▶ [SOURCE]
§

Numerous European and North American scientists led the way in providing evidence that fishing not only could affect the abundance of marine fish but could reduce the abundance of certain fish stock so much that their potential yield was reduced. These early scientists also developed the theoretical basis for understanding fisheries production, as elaborated in a later section of this article, and from their work emerged the concept of maximum sustained yield (MSY), the maximum long-term average catch that could be removed from a population on a sustainable basis.
By the 1950s the concept of MSY was firmly entrenched in fisheries thinking as an objective of management and as an intrinsic property of most natural populations, and there had developed an elaborate set of methods for calculating it. The simple view of MSY of the 1950s has gradually faded as we have come to recognize the complexity of society’s objectives, the difficulty in estimating the productive potential of natural populations, the natural variability of ecosystems, the interaction between species in ecosystems, and the problems inherent in regulating the exploiters of the resources.
At the same time, economists were studying the nature of fisheries and determined that in the absence of regulation, fisheries would evolve toward the “bio-nomic equilibrium,” in which fishing boats and fleets could just meet their costs but not produce any true profit. So long as a fishery was profitable, more fishermen would enter the fishery and reduce the profit of everyone participating.
As a general rule, fisheries in Europe and North America were barely managed until the stocks had been depleted enough that fishermen were economically struggling, and some of the users recognized the need for regulation to reduce fishing effort. The consequence of this was that the natural trajectory of most stocks was to be exploited much harder than MSY and reduced to lower levels, and there was the now familiar situation of “too many boats chasing too few fish.” For the more aggressive fishermen, there was always another new fishery to explore and develop, and individuals and fleets pushed into deeper and farther waters in search of a fishery that had not been overexploited.

§

▶ [DATA LISTING]

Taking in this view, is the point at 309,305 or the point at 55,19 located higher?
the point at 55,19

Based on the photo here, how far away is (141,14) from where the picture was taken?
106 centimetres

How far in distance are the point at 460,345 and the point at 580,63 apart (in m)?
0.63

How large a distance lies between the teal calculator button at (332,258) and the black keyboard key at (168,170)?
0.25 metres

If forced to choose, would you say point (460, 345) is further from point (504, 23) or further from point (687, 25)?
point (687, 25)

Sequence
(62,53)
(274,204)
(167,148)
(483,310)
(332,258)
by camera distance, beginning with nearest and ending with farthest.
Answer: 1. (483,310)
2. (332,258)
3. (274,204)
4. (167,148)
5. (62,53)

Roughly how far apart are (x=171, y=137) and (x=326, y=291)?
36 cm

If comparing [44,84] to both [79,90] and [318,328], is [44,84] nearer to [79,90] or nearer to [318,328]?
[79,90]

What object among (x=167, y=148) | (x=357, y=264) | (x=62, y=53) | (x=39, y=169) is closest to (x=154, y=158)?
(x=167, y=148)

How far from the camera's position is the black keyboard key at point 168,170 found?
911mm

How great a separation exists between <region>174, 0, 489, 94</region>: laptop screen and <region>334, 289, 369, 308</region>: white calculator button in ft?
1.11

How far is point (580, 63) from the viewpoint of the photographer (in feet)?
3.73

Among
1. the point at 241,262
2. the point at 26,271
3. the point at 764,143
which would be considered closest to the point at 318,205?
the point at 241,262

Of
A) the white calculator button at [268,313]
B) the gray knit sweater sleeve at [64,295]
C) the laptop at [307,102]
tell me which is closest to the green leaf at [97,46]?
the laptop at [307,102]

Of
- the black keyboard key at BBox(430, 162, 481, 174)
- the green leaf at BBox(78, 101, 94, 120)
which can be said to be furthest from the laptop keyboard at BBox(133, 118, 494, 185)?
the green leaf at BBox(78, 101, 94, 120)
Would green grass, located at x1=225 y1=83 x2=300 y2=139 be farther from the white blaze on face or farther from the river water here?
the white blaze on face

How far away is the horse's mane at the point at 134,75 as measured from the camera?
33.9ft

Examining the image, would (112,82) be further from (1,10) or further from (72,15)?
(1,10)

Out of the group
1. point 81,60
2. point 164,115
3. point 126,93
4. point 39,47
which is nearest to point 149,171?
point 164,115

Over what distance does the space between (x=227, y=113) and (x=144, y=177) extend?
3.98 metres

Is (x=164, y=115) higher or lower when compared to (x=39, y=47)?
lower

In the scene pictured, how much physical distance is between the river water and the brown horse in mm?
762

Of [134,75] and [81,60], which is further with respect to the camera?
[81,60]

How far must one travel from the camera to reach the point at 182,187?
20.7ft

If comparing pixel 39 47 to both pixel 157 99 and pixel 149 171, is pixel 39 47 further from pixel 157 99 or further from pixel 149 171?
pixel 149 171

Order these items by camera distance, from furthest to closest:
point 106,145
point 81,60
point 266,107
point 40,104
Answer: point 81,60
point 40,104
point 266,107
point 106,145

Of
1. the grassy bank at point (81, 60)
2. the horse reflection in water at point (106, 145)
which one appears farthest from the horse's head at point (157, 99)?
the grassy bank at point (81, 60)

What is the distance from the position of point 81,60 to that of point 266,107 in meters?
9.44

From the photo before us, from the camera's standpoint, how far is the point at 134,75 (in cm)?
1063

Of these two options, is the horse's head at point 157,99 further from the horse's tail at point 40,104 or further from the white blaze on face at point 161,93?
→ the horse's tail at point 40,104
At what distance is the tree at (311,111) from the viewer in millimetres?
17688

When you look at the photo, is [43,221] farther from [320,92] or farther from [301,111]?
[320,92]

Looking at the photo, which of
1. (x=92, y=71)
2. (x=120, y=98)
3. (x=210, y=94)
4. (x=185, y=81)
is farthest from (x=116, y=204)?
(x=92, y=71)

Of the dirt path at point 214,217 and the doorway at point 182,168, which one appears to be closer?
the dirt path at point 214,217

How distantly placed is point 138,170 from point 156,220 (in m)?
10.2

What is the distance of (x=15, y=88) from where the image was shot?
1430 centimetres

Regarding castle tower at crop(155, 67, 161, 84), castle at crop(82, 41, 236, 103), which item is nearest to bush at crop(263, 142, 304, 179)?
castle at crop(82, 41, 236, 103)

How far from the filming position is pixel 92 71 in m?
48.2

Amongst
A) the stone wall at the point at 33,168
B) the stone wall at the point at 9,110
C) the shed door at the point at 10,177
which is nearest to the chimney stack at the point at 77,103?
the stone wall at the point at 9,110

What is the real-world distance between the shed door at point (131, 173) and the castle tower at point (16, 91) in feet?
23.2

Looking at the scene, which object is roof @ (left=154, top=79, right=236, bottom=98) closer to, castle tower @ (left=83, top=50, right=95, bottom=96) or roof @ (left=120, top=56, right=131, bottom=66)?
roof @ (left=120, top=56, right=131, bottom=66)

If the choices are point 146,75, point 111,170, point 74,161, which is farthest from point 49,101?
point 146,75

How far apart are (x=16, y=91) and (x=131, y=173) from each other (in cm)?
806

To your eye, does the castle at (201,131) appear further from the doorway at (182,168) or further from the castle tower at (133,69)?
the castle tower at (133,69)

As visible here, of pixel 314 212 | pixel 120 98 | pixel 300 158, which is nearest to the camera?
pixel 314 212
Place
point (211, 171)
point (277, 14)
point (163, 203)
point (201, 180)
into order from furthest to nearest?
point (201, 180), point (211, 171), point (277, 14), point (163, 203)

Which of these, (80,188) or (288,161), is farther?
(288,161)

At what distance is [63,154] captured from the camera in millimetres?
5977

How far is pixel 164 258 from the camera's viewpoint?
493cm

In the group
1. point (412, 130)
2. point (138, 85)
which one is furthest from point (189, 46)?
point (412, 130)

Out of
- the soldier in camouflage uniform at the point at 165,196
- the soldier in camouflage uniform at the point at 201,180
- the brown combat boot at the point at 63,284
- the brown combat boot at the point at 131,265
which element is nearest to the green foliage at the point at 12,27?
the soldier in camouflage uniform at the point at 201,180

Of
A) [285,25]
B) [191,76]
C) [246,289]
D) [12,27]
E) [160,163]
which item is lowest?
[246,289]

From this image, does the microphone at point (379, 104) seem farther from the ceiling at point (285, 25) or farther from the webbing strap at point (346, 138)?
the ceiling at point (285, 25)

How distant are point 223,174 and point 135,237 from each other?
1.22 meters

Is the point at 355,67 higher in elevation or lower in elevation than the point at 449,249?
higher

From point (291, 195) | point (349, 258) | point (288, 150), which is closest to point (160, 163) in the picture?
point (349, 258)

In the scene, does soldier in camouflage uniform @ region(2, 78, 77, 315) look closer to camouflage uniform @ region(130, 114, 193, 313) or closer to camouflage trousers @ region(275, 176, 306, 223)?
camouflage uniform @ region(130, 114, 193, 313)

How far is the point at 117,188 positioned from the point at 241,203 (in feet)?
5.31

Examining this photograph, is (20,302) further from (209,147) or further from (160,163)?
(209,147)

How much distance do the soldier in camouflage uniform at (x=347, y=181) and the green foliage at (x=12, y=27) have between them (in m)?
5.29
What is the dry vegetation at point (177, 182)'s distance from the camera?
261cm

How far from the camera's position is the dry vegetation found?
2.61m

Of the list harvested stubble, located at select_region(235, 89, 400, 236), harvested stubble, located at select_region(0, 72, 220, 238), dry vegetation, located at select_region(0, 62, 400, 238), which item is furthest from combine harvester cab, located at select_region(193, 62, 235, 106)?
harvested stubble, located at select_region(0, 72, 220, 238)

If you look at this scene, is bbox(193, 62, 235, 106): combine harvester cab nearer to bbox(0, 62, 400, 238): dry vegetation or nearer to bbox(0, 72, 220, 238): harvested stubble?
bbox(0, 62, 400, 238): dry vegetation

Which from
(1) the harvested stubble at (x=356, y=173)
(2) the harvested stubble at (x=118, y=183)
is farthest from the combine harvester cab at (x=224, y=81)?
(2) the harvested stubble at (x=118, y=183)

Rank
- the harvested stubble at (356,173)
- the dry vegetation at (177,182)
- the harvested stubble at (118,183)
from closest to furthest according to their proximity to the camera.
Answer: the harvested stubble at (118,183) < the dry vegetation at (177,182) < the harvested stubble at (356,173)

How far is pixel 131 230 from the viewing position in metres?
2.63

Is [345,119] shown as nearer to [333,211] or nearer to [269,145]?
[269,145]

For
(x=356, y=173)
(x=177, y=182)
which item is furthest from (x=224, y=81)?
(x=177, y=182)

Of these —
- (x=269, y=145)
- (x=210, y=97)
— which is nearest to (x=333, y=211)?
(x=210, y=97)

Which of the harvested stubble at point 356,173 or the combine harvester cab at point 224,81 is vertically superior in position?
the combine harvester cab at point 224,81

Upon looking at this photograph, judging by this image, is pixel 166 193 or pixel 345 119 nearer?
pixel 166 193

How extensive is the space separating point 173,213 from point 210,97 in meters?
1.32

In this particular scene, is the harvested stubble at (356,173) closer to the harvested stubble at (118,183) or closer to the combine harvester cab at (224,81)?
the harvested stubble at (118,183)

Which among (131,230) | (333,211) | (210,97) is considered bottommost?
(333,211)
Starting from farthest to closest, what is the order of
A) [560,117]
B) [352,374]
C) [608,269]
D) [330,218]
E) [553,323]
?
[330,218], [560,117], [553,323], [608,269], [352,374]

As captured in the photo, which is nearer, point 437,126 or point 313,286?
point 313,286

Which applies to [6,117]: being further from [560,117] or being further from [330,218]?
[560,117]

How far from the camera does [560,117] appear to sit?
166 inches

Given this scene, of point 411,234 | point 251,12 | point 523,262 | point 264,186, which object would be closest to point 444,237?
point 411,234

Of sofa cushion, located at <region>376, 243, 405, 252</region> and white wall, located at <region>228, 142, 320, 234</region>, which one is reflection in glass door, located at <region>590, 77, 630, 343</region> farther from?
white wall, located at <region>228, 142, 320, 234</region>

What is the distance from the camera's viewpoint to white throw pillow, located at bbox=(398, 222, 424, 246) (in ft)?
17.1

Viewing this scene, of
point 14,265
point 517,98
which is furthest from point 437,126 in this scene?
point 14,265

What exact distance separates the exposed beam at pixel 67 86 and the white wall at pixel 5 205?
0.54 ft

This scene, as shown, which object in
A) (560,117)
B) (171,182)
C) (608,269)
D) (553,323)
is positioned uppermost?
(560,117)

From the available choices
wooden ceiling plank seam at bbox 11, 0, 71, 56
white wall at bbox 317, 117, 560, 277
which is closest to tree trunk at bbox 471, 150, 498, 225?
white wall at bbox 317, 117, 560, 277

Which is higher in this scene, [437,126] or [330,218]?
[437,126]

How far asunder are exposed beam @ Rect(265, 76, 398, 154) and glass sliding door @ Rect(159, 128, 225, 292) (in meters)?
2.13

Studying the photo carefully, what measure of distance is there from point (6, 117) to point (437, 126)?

§

▶ [TASK INSTRUCTIONS]
1. In the fisheries passage, what does maximum sustained yield (MSY) mean?
2. Name every development the fisheries passage gives for the fading of the simple 1950s view of MSY.

▶ [OUTPUTS]
1. The maximum long-term average catch that could be removed from a population on a sustainable basis.

2.
- The complexity of society's objectives
- The difficulty in estimating the productive potential of natural populations
- The natural variability of ecosystems
- The interaction between species in ecosystems
- The problems inherent in regulating the exploiters of the resources